= John Oliver (composer) =

Canadian composer, guitarist and conductor

John Oliver (born 21 September 1959) is a Canadian composer, guitarist, and conductor. An associate of the Canadian Music Centre and a member of the Canadian Electroacoustic Community, his music has been performed throughout North America, Europe, and China. In a 1989 article in The Music Scene, Oliver stated that he intended his music "to make sense without falling back on traditional models".

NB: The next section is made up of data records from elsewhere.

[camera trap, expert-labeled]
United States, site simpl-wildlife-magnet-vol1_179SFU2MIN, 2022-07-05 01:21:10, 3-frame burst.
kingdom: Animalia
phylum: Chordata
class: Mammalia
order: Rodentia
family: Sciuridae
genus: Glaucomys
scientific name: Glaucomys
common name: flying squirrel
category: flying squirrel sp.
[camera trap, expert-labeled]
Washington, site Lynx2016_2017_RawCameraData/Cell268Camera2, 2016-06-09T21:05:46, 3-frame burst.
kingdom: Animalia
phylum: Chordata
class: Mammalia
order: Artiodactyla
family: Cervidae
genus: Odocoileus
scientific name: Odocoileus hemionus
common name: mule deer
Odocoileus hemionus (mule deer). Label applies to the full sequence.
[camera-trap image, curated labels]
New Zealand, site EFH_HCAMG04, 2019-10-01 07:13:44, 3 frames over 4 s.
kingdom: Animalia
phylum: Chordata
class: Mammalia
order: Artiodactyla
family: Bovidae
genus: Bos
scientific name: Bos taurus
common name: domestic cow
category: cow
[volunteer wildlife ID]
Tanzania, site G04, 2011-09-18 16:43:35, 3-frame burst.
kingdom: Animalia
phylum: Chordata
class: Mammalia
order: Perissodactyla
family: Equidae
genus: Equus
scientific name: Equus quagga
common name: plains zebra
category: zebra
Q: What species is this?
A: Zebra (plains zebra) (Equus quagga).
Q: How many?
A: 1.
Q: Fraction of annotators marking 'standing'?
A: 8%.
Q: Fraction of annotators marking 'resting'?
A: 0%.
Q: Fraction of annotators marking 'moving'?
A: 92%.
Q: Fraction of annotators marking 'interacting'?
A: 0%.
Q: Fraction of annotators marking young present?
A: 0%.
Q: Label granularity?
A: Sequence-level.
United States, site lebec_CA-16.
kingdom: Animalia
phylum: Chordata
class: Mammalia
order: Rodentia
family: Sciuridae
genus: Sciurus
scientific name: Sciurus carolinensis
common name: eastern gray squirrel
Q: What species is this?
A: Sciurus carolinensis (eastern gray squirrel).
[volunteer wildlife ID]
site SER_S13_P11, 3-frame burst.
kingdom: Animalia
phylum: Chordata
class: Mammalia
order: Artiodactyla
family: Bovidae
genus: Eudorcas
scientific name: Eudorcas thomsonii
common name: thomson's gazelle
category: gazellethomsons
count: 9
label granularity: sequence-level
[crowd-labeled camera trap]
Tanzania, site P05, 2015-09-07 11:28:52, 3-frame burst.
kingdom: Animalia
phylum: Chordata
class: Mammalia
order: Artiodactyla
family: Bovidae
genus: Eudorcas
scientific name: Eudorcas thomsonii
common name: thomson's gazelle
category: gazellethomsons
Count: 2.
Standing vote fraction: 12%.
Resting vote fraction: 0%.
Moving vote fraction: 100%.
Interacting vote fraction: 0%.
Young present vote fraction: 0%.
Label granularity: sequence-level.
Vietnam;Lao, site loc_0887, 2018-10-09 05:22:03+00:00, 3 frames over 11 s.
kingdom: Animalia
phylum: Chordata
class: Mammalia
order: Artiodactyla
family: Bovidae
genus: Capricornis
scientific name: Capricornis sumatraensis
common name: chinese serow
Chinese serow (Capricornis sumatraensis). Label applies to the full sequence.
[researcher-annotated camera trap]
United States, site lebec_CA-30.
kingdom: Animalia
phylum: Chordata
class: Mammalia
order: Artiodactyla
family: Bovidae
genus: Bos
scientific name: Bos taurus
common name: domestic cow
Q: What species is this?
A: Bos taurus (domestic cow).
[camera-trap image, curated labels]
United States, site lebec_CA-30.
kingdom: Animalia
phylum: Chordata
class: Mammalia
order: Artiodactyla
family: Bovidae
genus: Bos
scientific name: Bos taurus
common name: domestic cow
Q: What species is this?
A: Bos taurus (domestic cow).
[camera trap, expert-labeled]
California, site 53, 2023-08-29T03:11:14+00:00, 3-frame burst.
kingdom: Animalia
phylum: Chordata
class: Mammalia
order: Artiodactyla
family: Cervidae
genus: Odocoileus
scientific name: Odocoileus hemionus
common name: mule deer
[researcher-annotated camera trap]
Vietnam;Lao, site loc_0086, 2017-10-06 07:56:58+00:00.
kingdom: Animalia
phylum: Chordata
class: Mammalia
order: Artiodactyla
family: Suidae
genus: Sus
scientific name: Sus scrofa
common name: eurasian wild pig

==Early life and education==
Born Edward John Clavering Oliver in Vancouver, Oliver is the son of Vancouver artist Edward Oliver and playwright Thelma Oliver ( Melissa Cameron). He studied the guitar privately with Robert C. Jordan from 1972 to 1977. He attended the San Francisco Conservatory of Music from 1977 to 1979 where he studied guitar with George Sakellariou and composition with John Adams. He transferred to the University of British Columbia in 1979 where he earned a Bachelor of Music in 1982 and was a pupil of Stephen Chatman. He went on to pursue graduate studies in music composition at McGill University where he earned a Master of Music in 1984 and a Doctor of Musical Arts in 1992. His teachers at McGill included Bruce Mather and John Rea. From 1988 to 1989 he studied in Brussels with Philippe Boesmans and studied psychoacoustics on his own in the library at the Centre Pompidou in Paris.

==Career==
During the 1980s Oliver was commissioned to compose numerous works, including Halloween (1980, Allison Voth), Before the Freeze (1984, Claude Schryer), Aller-Retour (1988, the SMCQ), New Bloom (1988, Robert Aitken), and Fields Before Us (1990, Lori Freedman). In 1983 he helped found Montreal's Group of the Electronic Music Studio, serving as the organization's co-director through 1987. In 1988 he was awarded first prize and the Canada Council's grand prize for his El Reposo del Fuego at the CBC National Radio Competition for Young Composers. In 1989 his Anamnèse amnésique for orchestra and Aller-Retour for chamber ensemble won two categories in the PROCAN Young Composers' Competition. In 2013, he won "Classical Composition of the Year" at the 2013 Western Canadian Music Awards.

From 1989 to 1991 Oliver served as the composer-in-residence of the Canadian Opera Company (COC). While there he wrote the opera Guacamayo's Old Song and Dance which uses a libretto by the composer's mother that is based on various Guatemalan legends and pays special attention to the culture and politics of the people of Guatemala. The work incorporates pre-recorded sounds of the Guatemalan countryside and uses a score for five singers, winds, brass, guitar, percussion, and live electronics. The opera premiered in Toronto on 26 February 1991 and was subsequently broadcast on CBC Radio on 19 October 1991. The opera also served as Oliver's doctoral composition.

Oliver's accomplishments at the COC led to his appointments as composer-in-residence of the Vancouver Opera (1992-1996) and Music in the Morning (1993-1995). His work at Music and the Morning included compositions written for Russell Braun, the CBC Vancouver Orchestra, and the St. Lawrence String Quartet. He has since been commissioned to write works for numerous ensembles and organizations, including the National Arts Centre Orchestra and the Vancouver Symphony, and has gained a reputation for integrating musical instruments from various musical cultures in his compositions. He has also worked actively as a performer of his own works and has sometimes conducted his own music.